Multi-Blast 2.0 Design

Table of Contents

The Stack
Query Service
- Actions
- Dependencies
Report Service
- Actions
- Dependencies
Concepts
Metrics

The Stack

The Multi-Blast 2.0 service stack consists of 4 containers and 3 external dependencies.

Containers

The Query Service
The Report Service
A RabbitMQ message queue
A PostgreSQL database

Dependencies

The VEuPathDB Oracle user database.
The VEuPathDB BLAST+ databases.
An S3 instance with a bucket created for each of the Query Service and Report Service.

Query Service

The Query Service, built on the Async Platform, exposes a REST API through which API consumers may create, customize, and execute asynchronous BLAST+ query jobs against VEuPathDB’s BLAST+ databases.

REST API Documentation

The results of jobs executed through the query service will be cached for a configurable amount of time before they are automatically expired.

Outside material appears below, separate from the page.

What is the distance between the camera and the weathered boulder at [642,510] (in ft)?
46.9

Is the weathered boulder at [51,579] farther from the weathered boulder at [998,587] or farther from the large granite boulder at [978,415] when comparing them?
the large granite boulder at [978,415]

Expired jobs may be re-run at a later date by any user linked to the expired job.

Query Service Overview

Actions

Action	Source	Description
List Jobs	Client	Lists the query jobs that are linked to the requesting user.
Create Job	Client	Creates a new query job and may optionally link the new job to the requesting user.
Lookup Job	Client	Get the details and configuration for an existing job and optionally link the requesting user to the target job.
Restart Job	Client	Re-runs an existing job that has expired.
Update Job	Client	Update a user’s metadata attached to a job.
Delete Job	Client	Unlink a job from the requesting user.
Get Job Query	Client	Retrieve the raw query submitted for a target job.
Get Job Result	Client	Retrieve the ASN1 query result of the target job.
Get Job Errors	Client	Retrieve the stderr output for a target job.
Bulk Status Check	Client	Check the current statuses for a batch of job IDs.
Get All Targets	Client	List the BLAST+ databases currently visible to the service.
Link Guest	Client	Links the jobs associated with a guest user with a target non-guest user.
Execute Query	Queue	Asynchronously executes a BLAST+ query.

List Jobs

Look up the jobs that are linked to the requesting user. Optionally, the results may be filtered by project ID.

Workflow

Response

The response will be a list of entries representing jobs that are linked to the requesting user.

Result Objects

interface Result {
  queryJobID: string
  status:     string
  site:       string
  createdOn:  string
  userMeta?:  UserMeta
}

interface UserMeta {
  summary?:     string
  description?: string
}

Example Result

[
  {
    "queryJobID": "9f444b23ceec3ee5588cc4c784c16696",
    "site": "PlasmoDB",
    "status": "expired",
    "createdOn": "2020-10-31T23:00:00Z"
  },
  {
    "queryJobID": "bc49f1a3bc36cd15b84890439d19d395",
    "site": "TriTrypDB",
    "status": "complete",
    "createdOn": "2020-10-31T23:00:00Z",
    "userMeta": {
      "summary": "A blast job"
    }
  },
  {
    "queryJobID": "297a61dda47317f11d8e50e6ab8508c9",
    "site": "VectorBase",
    "status": "failed",
    "createdOn": "2020-10-31T23:00:00Z",
    "userMeta": {
      "summary": "Another blast job.",
      "description": "This job will fail."
    }
  }
]

Create Job

Creates a new job record if one does not already exist matching the POSTed configuration. See Job IDs.

Workflow

Query Job Submission Flow

Validate job submission

Handle new root job creation

Handle Parent Job
Handle Child Jobs

Handle existing root job w/o link

Handle existing root job with link

Result

The response will be an object containing the ID of the job that was created or found.

Result Object

interface Result {
  queryJobID: string
}

Example Result

{
  "queryJobID": "9f444b23ceec3ee5588cc4c784c16696"
}

Lookup Job

Retrieves a detailed record for a specific target job which will include the original configuration from which the job was created.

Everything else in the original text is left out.